The modern web has seen to it that few other metrics are more important than speed, scalability and high availability in delivering an application to consumers. It’s lucky that computers are faster than ever and the cost of bandwidth continues to go down.
While the computing world is seeing more progress today than any other point in time, that growth isn’t happening in a vacuum. The requirements we have of our software and hardware has been drastically increasing, and at times, traditional processing, even with modern architecture just doesn’t cut it.
Could In-memory computing be the savior we’ve been waiting for?
Why Use In-Memory Computing?
Like most technology, in-memory computing isn’t applicable in every application you can possibly think of. In order to understand why in-memory computing came up as a problem-solving strategy, it helps to look at current approaches to understand why they are so flawed.
As businesses grow, the amount of data they consume grows and as new technology is invented, data that was previously useless suddenly finds a myriad of applications. This usually necessitates either vertical scaling or horizontal scaling.
Vertical scaling invoices stacking up a single computer with more processing power, memory, and disk space to meet demands. This might include moving to newer technology such as SSDs whenever possible. Horizontal scaling involves adding more computers to divide processing between them.
Vertical and horizontal scaling is incredibly useful techniques to keep the engines going on a fast-growing system. Small, incremental changes to hardware alone can’t make up for the slowest part of most modern tech stocks: the read-write cycles of disk-based systems.
One of the main reasons the use of in-memory computing has become so widespread is for its ability to dramatically reduce the amount of latency experienced by a system. RAM is inherently faster than any solid-state drive and faster still as compared to hard drives. Storing information in-memory makes it available much faster, thus faster processing.
The biggest consequence of reduced latencies thanks to in-memory processing is real-time processing. Real-time processing, as opposed to deferred or batch processing, is analyzing data and sending it where it needs to be immediately (or so fast the end-user can barely notice a delay).
Real-time processing is an application that has made itself extremely important over the last few years, with live streaming videos, games and movies being a mainstay on social media and the internet.
To tap the full extent your computer has to offer and offer real-time data, you will likely have to utilize several layers of caching and at least some amount of in-memory processing.
The importance of real-time processing should be immediately apparent in cases such as transaction processing and fraud detection.

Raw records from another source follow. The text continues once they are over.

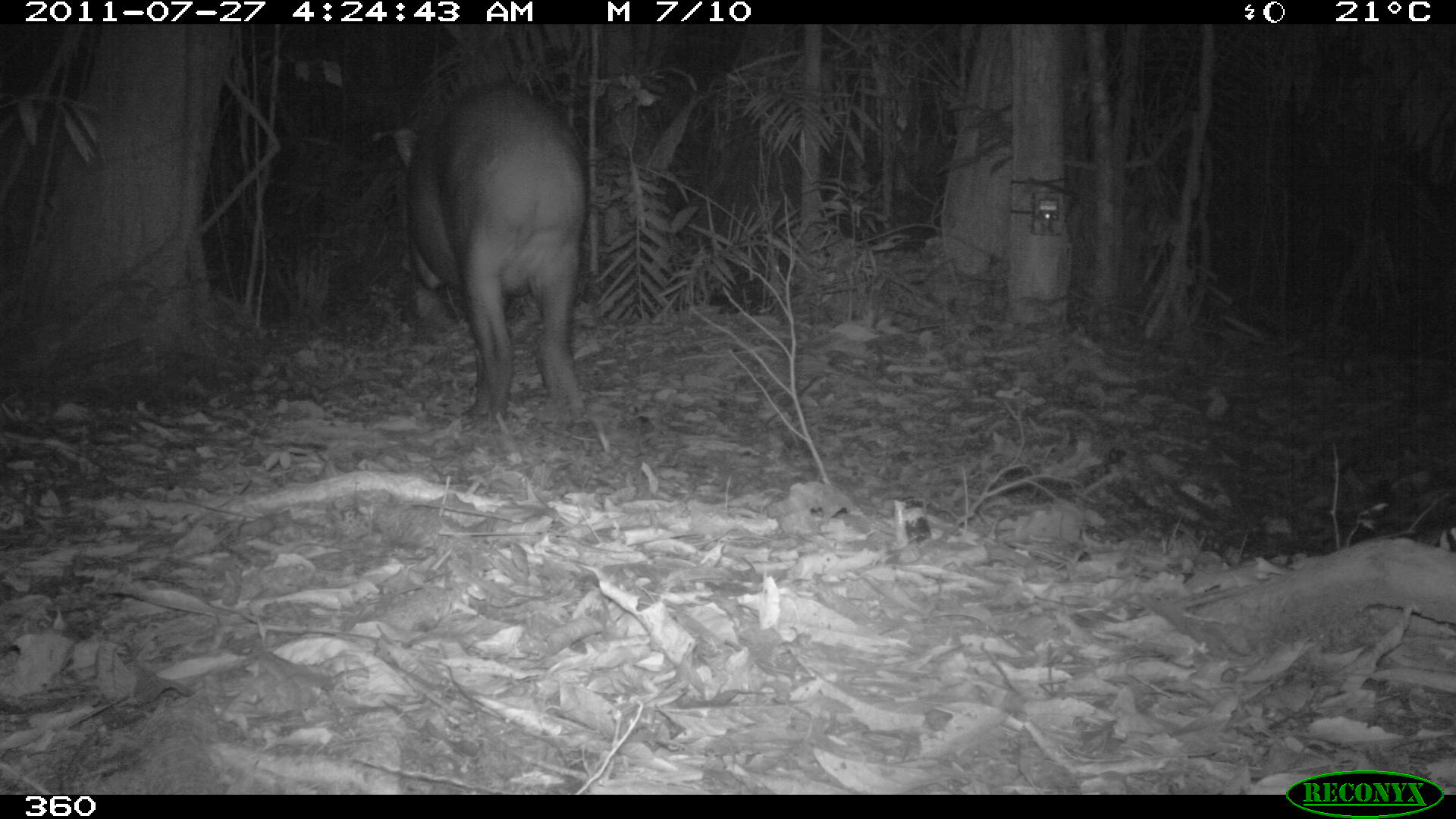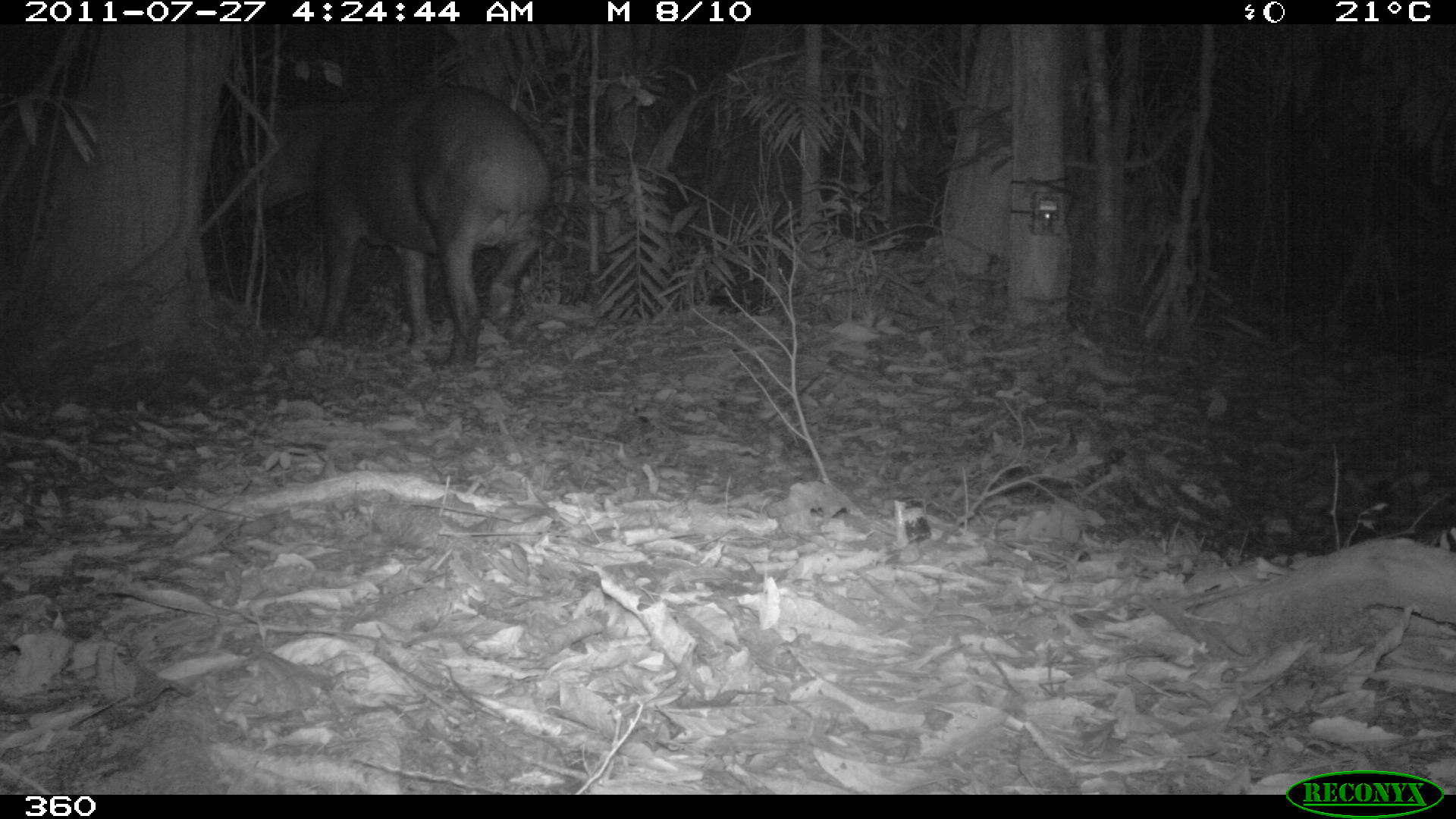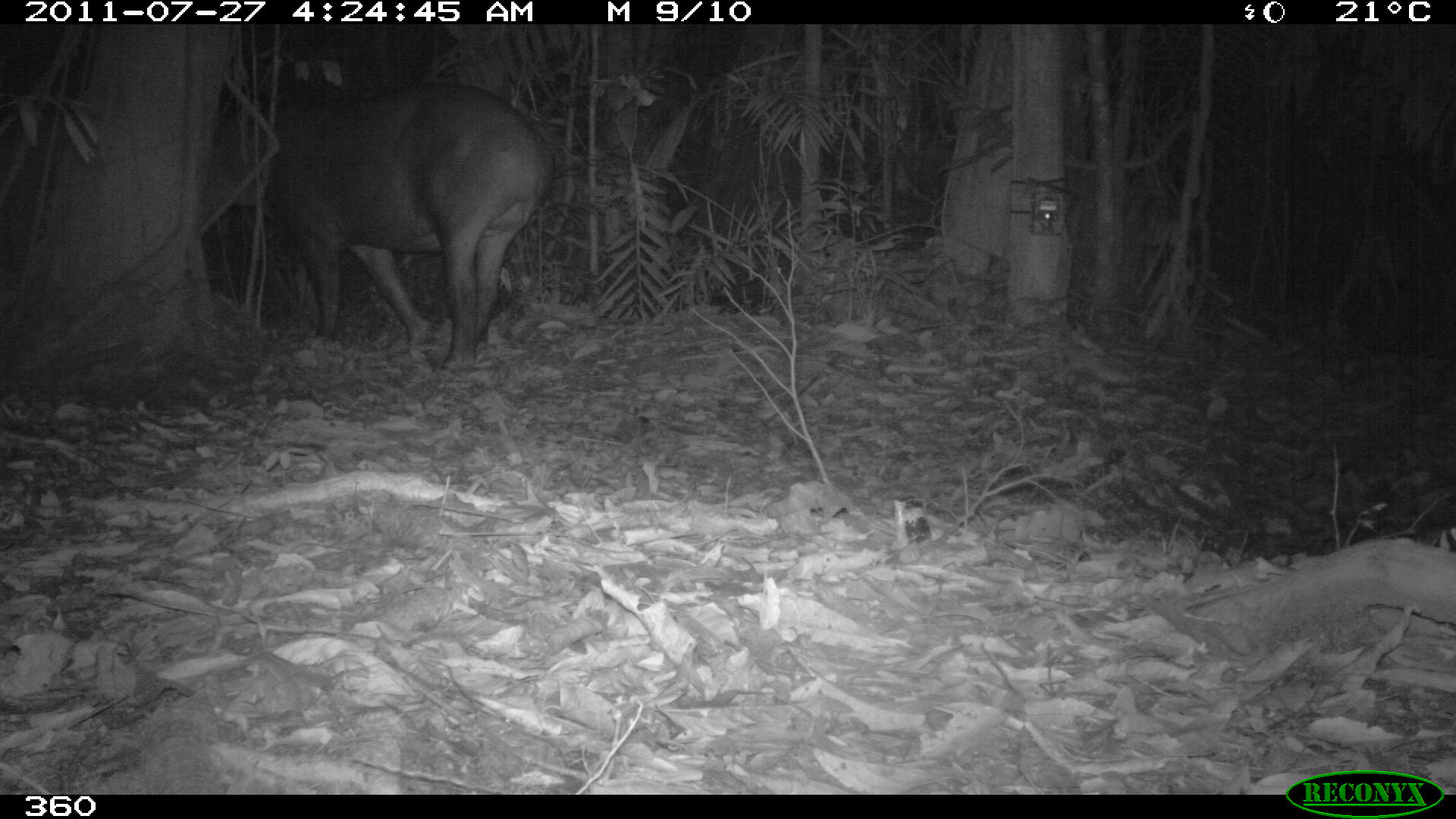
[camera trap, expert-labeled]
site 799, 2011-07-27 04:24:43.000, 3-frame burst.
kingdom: Animalia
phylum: Chordata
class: Mammalia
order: Perissodactyla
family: Tapiridae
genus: Tapirus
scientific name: Tapirus terrestris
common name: south american tapir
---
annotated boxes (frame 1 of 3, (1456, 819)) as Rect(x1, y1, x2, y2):
tapirus terrestris: Rect(392, 83, 587, 422)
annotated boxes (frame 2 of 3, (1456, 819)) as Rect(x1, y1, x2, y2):
tapirus terrestris: Rect(234, 79, 548, 370)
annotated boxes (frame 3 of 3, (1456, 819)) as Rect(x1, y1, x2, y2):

At the risk of sounding redundant, in-memory processing is very fast. But since all this data is stored in the RAM, an obvious concern is volatility. What happens to all those terabytes of data if there’s a sudden blackout or the system crashes for whatever reason?
The developers of projects like Spark and Apache Kafka recognized the problem early on and developed the programs to be fault-tolerant. They rely on both disk and memory processing at the same time in case anything goes wrong. But this doubles up to save the day when it comes to rebooting your system, too.
In-memory processing requires that all your data should be within the RAM to be processed, but even the fastest RAM modules will take hours to fully-load terabytes of data.
Rather than waiting around for this data to be available, in-memory systems rely on the beauty of fault-tolerance to process the data that was stored on disk while the rest loads into memory. It’s virtually zero downtime.
Drawbacks of In-memory Computing
In-memory processing can make certain applications so much faster it may seem like magic to the inexperienced developer. This may lead them into a harmful spiral where they attempt to leverage it for every application that they come across, but working with in-memory computing can be tricky, and any mistakes costly.
As such, some crucial factors must be taken into consideration before the decision for a full migration to in-memory processing is reached.
Like any technology, in-memory processing has its own set of drawbacks. The one that should be most apparent is price.
By virtue of how it operates, in-memory processing requires that as much of the data to be processed fits in the RAM as possible. This means that anyone looking to utilize the technology needs a very decent amount of memory.
The cost of memory has gone down so drastically in the last decade. Anyone can afford 64 GB of RAM if they know where to put their money. However, RAM is still a lot more expensive as compared to hard drive memory and even more costly than SSDs, which are already pretty expensive, to begin with.
Limits on Database Size
It’s already been mentioned before, but RAM is a lot more expensive per GB as compared to drive memory. One of the most obvious implications, then, is that it’s nearly impossible to fit all your data inside the memory. Especially so if your company is working on a tight budget and can’t funnel hundreds of thousands of dollars into a new piece of tech.
Risk of Data Loss
The biggest risk you will have to contend with is the risk of losing all your data. RAM is volatile, which means it can only store data so long as there is electricity flowing through it. In the event of a blackout, system-wide crash or reboot, all that data is going to be lost.
Ultimately, no in-memory system can survive on its own. Disk persistence is crucial if any system is going to remain immune to data loss due to abrupt power outages. Apache Zookeeper, the same technology that gives Kafka and Spark their fault-tolerance – is an example of a library that can be used to achieve just that.